- _Exercise_: Write out the forum thread on Bolivar surf fishing below, word for word and in full.

- _Extract to read_:
-*-*-

# Bolivar surf



## Fishinjoe (Aug 11, 2018)

Anyone ever go towards mcfadden when fishing around hi island. I'm from sabine pass just a shorter drive to hi island from where I live now. Use to be some mud flats that held alot of shrimp that way.


----------



## ChasingReds (Jul 31, 2009)

Lot less beach than there used to be last time I was down there. Only went about 1/2 mile in before turning back due to the torn up access rd. Was April or May.

Sent from my SM-G920T using Tapatalk


----------



## Fishinjoe (Aug 11, 2018)

**** that sucks. I haven't been down that way yet this year and was hoping to make a trip this weekend. I know they did a beach restoration down there but didnt know if you could get to it


----------



## ChasingReds (Jul 31, 2009)

-*-*-

- _Listed records_:
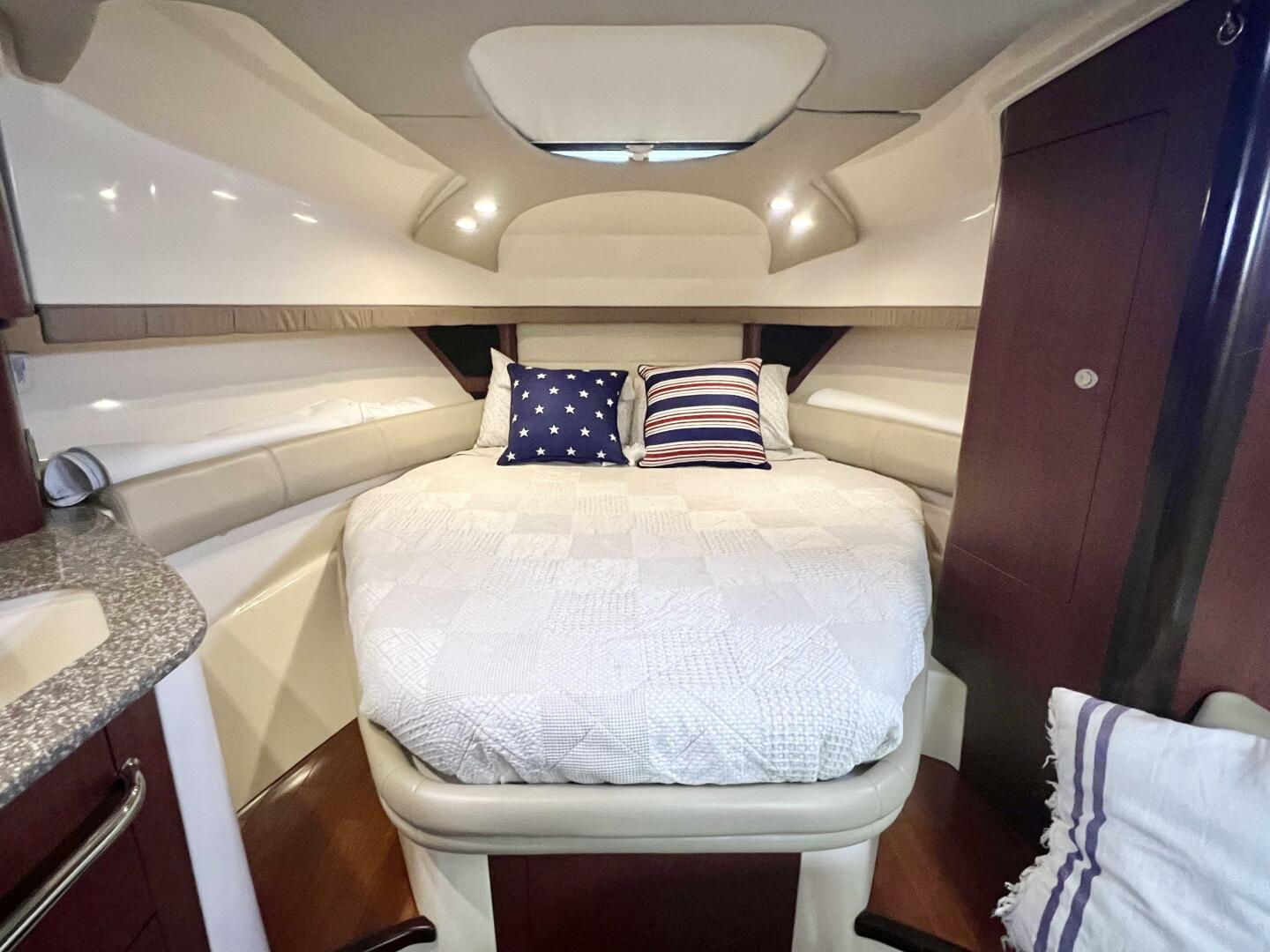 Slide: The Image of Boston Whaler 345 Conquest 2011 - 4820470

-*-*-

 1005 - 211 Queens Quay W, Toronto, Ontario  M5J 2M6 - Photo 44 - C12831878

-*-*-

- _Result_:
# Bolivar surf



## Fishinjoe (Aug 11, 2018)

Anyone ever go towards mcfadden when fishing around hi island. I'm from sabine pass just a shorter drive to hi island from where I live now. Use to be some mud flats that held alot of shrimp that way.


----------



## ChasingReds (Jul 31, 2009)

Lot less beach than there used to be last time I was down there. Only went about 1/2 mile in before turning back due to the torn up access rd. Was April or May.

Sent from my SM-G920T using Tapatalk


----------



## Fishinjoe (Aug 11, 2018)

**** that sucks. I haven't been down that way yet this year and was hoping to make a trip this weekend. I know they did a beach restoration down there but didnt know if you could get to it


----------



## ChasingReds (Jul 31, 2009)